--- Текст страницы ---
--- --- ---

Я познакомился с ними на главной улице крошечного поселка. Мужчина средних лет, худой, долговязый, с сухим, костистым, рассеченным глубокими морщинами лицом, тронул меня за плечо и, обнажив желтые от табака зубы, сказал по-русски с заметным акцентом:

— Простите, сэр, вы с русского корабля?

Получив подтверждение, предложил:

— Не соблаговолите ли испить в нашей компании чашечку кофе?

И снова улыбнулся. Рядом стояла невысокая круглолицая женщина с мягкими тихими глазами.

— Татьяна Георгиевна! Моя жена! — представил мужчина спутницу и, вытянувшись, подобрав плечи, уронил подбородок на грудь в коротком и четком по-офицерски поклоне, представился сам: — Геннадий Жеромский. И поспешил добавить: — Геннадий Стефанович, если угодно.

--- --- ---

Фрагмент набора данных
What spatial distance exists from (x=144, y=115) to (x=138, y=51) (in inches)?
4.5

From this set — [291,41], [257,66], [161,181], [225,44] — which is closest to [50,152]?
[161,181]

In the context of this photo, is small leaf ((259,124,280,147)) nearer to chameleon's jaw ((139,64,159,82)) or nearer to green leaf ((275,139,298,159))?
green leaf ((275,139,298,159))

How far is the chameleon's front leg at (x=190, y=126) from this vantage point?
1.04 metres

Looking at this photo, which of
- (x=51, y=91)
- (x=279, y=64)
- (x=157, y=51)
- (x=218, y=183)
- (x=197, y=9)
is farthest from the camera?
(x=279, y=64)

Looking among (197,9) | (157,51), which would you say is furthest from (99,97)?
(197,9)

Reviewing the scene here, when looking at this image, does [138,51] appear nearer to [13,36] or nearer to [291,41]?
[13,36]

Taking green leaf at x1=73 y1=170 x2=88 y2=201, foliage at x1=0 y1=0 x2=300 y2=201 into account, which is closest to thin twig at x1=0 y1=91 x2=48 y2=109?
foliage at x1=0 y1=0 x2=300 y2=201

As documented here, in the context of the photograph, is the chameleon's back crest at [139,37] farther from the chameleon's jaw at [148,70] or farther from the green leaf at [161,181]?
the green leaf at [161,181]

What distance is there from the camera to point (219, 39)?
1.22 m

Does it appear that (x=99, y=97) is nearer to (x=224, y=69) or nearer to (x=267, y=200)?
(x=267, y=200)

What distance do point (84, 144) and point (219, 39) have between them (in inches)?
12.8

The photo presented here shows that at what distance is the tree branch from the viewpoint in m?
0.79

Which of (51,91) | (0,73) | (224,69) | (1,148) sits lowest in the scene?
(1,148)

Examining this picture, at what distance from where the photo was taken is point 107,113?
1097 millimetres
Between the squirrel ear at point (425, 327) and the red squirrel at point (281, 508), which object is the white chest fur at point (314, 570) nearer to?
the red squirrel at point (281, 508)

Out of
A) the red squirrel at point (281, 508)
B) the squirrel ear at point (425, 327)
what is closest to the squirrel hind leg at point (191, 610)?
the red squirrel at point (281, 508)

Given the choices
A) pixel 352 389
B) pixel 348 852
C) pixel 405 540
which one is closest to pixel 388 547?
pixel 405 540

--- --- ---

--- Список заданий ---
(1) Какую фамилию назвал мужчина, когда представлялся, в рассказе о знакомстве в поселке?
(2) Продолжите рассказ о знакомстве в поселке, начиная сразу после последней приведенной фразы.

--- Ответы по порядку ---
(1) Жеромский.

(2)
За чашкой кофе сообщил:

— Все обитатели острова взволнованы заходом вашего корабля. Русские корабли здесь никогда не бывали. А мы с Таней взволнованы особенно.

Я поинтересовался:

— Как понимаю, вы — русские?

Мужчина весело блеснул блекло-голубым глазом: Таня — россиянка, а я — поляк. Жеромский. Может, слышали? В начале века был у нас такой классик Стефан Жеромский.

— Слышал и знаю. Читал.

— Так вот — я его потомок. По прямой линии, — сообщил мой собеседник.

Бывают же неожиданности! Когда-то, много лет назад, я впервые приехал в Польшу в качестве корреспондента московской газеты. В первый месяц жизни в разрушенной послевоенной Варшаве меня представили замечательному польскому писателю Ярославу Ивашкевичу. «Чтобы о поляках писать, их надо изучать, — сказал он. — Очень вам советую читать побольше Жеромского. Простой народ он знал лучше многих». И Жеромский стал одним из первых польских писателей, с помощью которых я стал познавать поляков.

Какими же судьбами занесло потомка польского классика на этот тихоокеанский островок? Живут в Австралии. Геннадий Стефанович — техник. Татьяна Георгиевна работает на фабрике фруктовых соков в Мельбурне. Оба выходцы из старой, давно натурализировавшейся в Австралии эмиграции — польской и русской.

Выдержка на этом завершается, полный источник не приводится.